PROVIDED TEXT:
+---+

The Company-X VR team developed a solution for First Gas through ideation following an agile software development process. Key members of the Company-X team included augmented and virtual reality specialist Lance Bauerfeind, project manager Dilan Prasad, and interactive artist Wonkee Kim. The Company-X team worked closely with First Gas Information Services project manager Reuben Uncles.

The minimum viable product took 12 weeks to design and develop, with Uncles receiving weekly updates from Prasad and his team.

Company-X used VR technology to replicate, in exacting detail, the high-risk procedure for emergency venting of a ruptured pipeline before maintenance could be carried out.

“Virtualising the emergency venting process removed all risk to the First Gas team,” Uncles said.

Company-X built a true-to-life VR model of the Te Kowhai DP Main Line Valve (MLV) in the Waikato. The team used point cloud scanning technology and as-built drawings to collect accurate location and dimension data of all pipework and components.

“The reactions of people who tried the VR headset in the First Gas VR Training scenario conveyed a sense of amazement as they explored the environment and interacted with the valves, control panel button and the tools,” Uncles said of the demonstration day in Bell Block, Taranaki.

“There were no reports of dizziness, motion sickness, nausea or any other ill-feeling as can be attributed to older VR technology. The consensus was that it was a very realistic life-like world with ‘good effects’, that makes for a viable training environment.

Company-X developed many reusable artefacts in the process which First Gas can use in future VR training scenarios. First Gas field technicians suggested further simulations, such as scenarios for unexpected events on the gas network, training on new slam-shut valves, servicing and overhauling regulators.

Uncles said, “Future projects and scenarios are limited only by the imagination and ideas of the people within First Gas.

“They provide an engaging, fun and cost-effective way of exposing our people to what would normally be a high-risk task.

“The delivered products possessed the ‘wow’ factor we wanted to show that training for high-risk activities can now be virtualised in a fun and engaging manner, removing almost all risk to our people and assets in a cost-effective manner.”

+---+

MATERIAL:
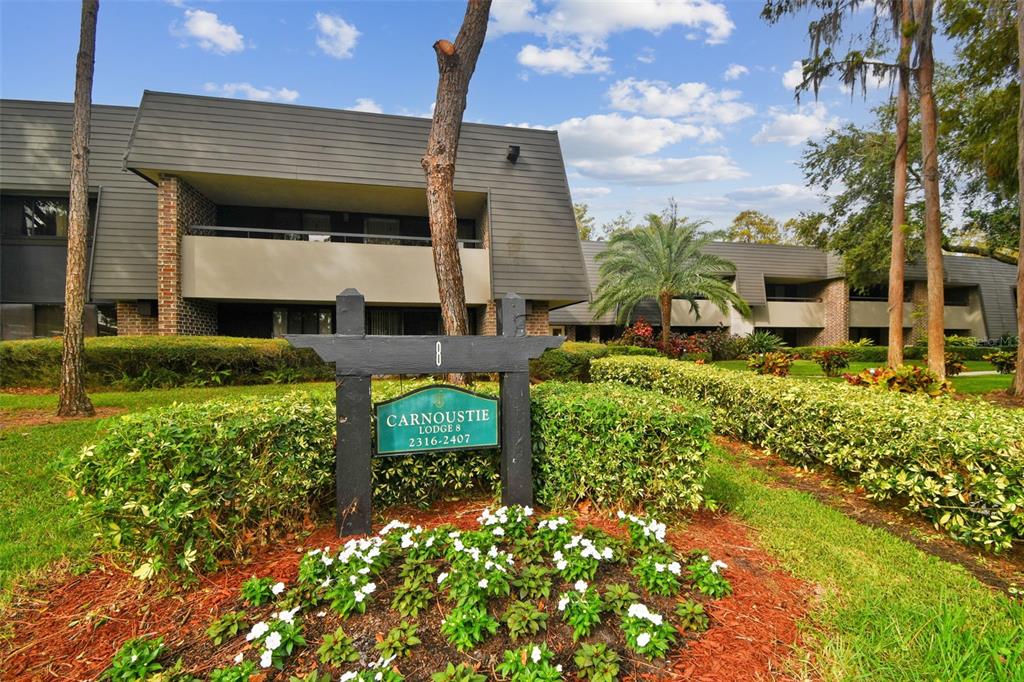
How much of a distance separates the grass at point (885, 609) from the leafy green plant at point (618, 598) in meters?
0.82

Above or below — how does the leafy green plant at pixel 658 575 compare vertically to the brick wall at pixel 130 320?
below

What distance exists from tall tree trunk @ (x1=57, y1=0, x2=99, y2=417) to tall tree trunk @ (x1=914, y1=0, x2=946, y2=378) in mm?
16480

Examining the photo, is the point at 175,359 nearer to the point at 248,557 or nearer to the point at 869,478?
the point at 248,557

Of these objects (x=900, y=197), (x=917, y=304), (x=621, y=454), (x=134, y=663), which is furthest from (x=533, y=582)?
(x=917, y=304)

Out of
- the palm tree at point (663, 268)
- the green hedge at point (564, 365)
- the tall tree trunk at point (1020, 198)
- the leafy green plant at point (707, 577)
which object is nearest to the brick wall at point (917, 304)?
the palm tree at point (663, 268)

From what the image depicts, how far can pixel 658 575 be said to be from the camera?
8.90ft

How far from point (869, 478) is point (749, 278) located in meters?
22.0

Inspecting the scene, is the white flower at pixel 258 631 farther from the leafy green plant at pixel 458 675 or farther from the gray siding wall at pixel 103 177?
the gray siding wall at pixel 103 177

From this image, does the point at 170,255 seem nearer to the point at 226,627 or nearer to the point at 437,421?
the point at 437,421

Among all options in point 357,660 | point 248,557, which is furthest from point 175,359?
point 357,660

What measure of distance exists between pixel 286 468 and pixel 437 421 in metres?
1.07

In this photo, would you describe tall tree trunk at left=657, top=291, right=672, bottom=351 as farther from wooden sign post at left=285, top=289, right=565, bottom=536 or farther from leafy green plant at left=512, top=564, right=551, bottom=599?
leafy green plant at left=512, top=564, right=551, bottom=599

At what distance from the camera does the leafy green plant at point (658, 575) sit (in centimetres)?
266

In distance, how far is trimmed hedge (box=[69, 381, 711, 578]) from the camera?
282 cm
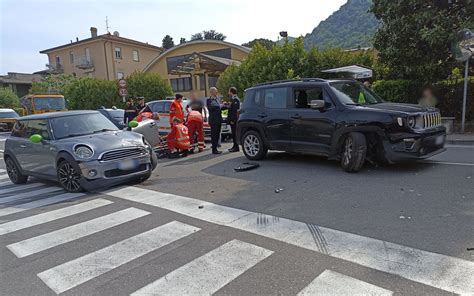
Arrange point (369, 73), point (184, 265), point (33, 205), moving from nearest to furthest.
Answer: point (184, 265) → point (33, 205) → point (369, 73)

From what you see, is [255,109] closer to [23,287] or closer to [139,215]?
[139,215]

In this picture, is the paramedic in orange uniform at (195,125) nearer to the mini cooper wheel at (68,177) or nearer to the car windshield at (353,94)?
the mini cooper wheel at (68,177)

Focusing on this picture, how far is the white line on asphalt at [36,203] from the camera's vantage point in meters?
5.73

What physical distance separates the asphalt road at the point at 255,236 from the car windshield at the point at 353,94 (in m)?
1.44

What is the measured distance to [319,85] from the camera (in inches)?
284

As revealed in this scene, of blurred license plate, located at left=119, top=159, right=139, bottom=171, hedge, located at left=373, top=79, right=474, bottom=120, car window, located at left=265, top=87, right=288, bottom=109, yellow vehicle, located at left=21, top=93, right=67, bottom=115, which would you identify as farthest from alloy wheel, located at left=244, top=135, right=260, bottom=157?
yellow vehicle, located at left=21, top=93, right=67, bottom=115

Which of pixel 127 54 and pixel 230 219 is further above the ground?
pixel 127 54

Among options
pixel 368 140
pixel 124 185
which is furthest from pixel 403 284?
pixel 124 185

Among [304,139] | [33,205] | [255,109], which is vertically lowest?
[33,205]

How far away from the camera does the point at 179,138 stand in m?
9.86

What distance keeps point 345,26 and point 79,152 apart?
174 ft

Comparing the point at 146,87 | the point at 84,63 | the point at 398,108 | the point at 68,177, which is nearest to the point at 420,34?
the point at 398,108

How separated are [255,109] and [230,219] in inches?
169

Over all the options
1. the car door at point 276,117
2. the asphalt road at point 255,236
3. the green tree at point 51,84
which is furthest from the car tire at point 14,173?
the green tree at point 51,84
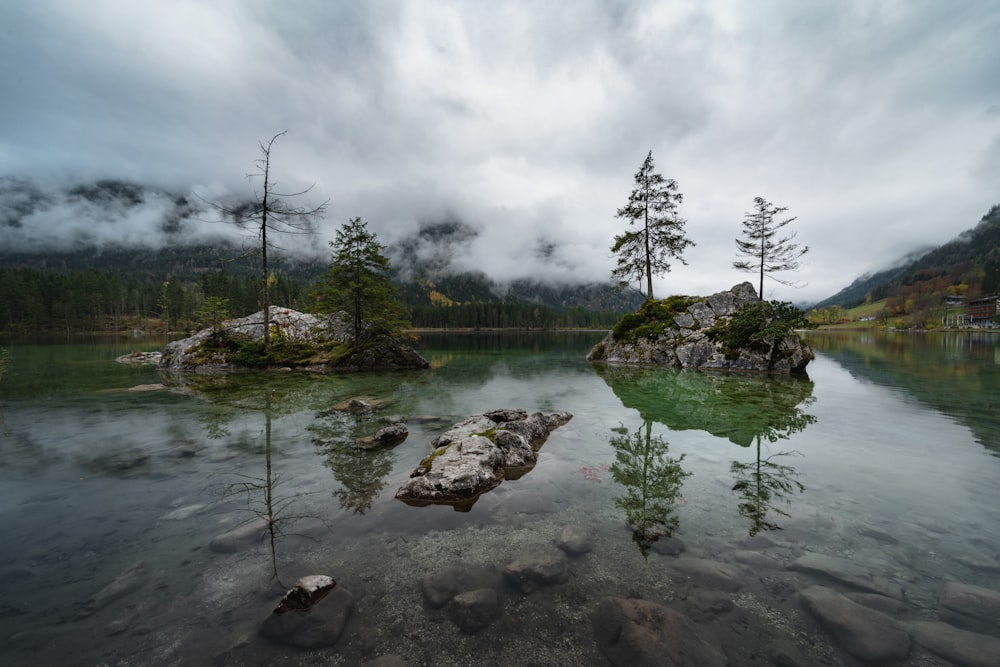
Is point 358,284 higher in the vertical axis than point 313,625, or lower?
higher

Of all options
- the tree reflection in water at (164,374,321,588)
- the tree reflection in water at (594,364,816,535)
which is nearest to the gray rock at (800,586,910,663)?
the tree reflection in water at (594,364,816,535)

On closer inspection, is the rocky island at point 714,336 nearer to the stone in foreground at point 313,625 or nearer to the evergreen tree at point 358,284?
the evergreen tree at point 358,284

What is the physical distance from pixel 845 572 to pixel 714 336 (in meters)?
29.9

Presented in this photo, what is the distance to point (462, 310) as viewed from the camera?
18588 cm

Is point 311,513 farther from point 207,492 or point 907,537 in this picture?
point 907,537

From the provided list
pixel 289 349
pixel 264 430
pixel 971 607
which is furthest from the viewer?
pixel 289 349

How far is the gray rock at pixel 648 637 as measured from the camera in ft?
13.1

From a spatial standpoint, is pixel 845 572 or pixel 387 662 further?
pixel 845 572

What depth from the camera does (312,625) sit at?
4438 mm

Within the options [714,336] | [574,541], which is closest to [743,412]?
[574,541]

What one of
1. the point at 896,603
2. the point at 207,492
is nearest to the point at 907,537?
the point at 896,603

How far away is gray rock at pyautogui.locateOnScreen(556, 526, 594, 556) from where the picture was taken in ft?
20.0

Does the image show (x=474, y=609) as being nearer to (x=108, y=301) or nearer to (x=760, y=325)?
(x=760, y=325)

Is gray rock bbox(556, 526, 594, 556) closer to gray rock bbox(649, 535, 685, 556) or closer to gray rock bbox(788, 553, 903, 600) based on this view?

+---+

DIRECTIONS:
- A) Say whether each statement agrees with the First Gas VR training text, answering yes or no and quoting the deciding words: (i) The minimum viable product took 12 weeks to design and develop. (ii) The VR model reproduced a valve located in Taranaki. (iii) Field technicians proposed training on new slam-shut valves.
- B) Copy word for word the stretch of the First Gas VR training text from "Company-X used VR" through "Bell Block, Taranaki.".
The entries have no connection to the First Gas VR training text.

TASK SOLUTIONS:
- A)
(i) Yes: "The minimum viable product took 12 weeks to design and develop"
(ii) No: "Te Kowhai DP Main Line Valve (MLV) in the Waikato"
(iii) Yes: "First Gas field technicians suggested further simulations, such as scenarios for unexpected events on the gas network, training on new slam-shut valves"

- B)
Company-X used VR technology to replicate, in exacting detail, the high-risk procedure for emergency venting of a ruptured pipeline before maintenance could be carried out.

“Virtualising the emergency venting process removed all risk to the First Gas team,” Uncles said.

Company-X built a true-to-life VR model of the Te Kowhai DP Main Line Valve (MLV) in the Waikato. The team used point cloud scanning technology and as-built drawings to collect accurate location and dimension data of all pipework and components.

“The reactions of people who tried the VR headset in the First Gas VR Training scenario conveyed a sense of amazement as they explored the environment and interacted with the valves, control panel button and the tools,” Uncles said of the demonstration day in Bell Block, Taranaki.